It may be relevant that as a youth he had at one point intended to enter
a seminary.
Lauchlan outlined a possible cause for
this sense Dzerzhinsky possessed that he was somehow destined to
martyrdom. He had had tuberculosis in
1901 which inculcated in him the feeling he was between life and death, engaged
in a superhuman struggle with the enemy within, just as he struggled against
another kind of enemy within as head of the Cheka. He wanted his life to have meaning, but
turned the desire in a pathological direction.
The irony is that after his death an autopsy, conducted by the foremost
authority on TB in the country, revealed no trace of the disease – a conclusion
there was no reason to fabricate.
Dzerzhinsky had based his approach to life on a false premise.

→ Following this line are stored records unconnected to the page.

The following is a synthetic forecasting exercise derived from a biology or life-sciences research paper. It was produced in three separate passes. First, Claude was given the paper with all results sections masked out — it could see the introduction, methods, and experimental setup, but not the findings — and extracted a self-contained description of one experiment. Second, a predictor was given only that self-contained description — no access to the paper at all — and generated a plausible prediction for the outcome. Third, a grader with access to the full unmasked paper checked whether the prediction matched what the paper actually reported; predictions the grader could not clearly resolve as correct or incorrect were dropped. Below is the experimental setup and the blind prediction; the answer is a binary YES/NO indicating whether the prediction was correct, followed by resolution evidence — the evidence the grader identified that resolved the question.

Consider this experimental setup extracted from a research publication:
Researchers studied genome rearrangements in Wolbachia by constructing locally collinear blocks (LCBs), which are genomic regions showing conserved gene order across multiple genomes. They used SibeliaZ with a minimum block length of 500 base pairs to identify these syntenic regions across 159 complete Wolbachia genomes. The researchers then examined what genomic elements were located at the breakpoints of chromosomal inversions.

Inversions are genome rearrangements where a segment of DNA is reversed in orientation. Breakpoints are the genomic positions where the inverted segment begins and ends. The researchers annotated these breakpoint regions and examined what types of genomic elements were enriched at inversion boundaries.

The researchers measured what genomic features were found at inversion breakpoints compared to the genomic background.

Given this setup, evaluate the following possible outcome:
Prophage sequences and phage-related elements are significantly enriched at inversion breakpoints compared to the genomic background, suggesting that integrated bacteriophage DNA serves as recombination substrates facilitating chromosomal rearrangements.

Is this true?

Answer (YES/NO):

For all his faults, Dzerzhinsky created an
iconic role model that endures today. He
is still popular in Russia at both official and public levels as a symbol of
integrity, and there is a movement to bring his statue, pulled down in 1991 and
currently languishing in the fallen statue park at the Central House of
Artists, back to its original position outside the Lubyanka. He is not so popular in Poland (he was an
ethnic Pole) and his statue in Dzerzhinsky Square in Warsaw came down in 1989,
the square given back its pre-war name.
As the existence of a statue in Belarus attests, the authorities there
are quite positive towards his legacy.
The lecture’s title was somewhat misleading
in emphasising the ‘who’ over the ‘what’.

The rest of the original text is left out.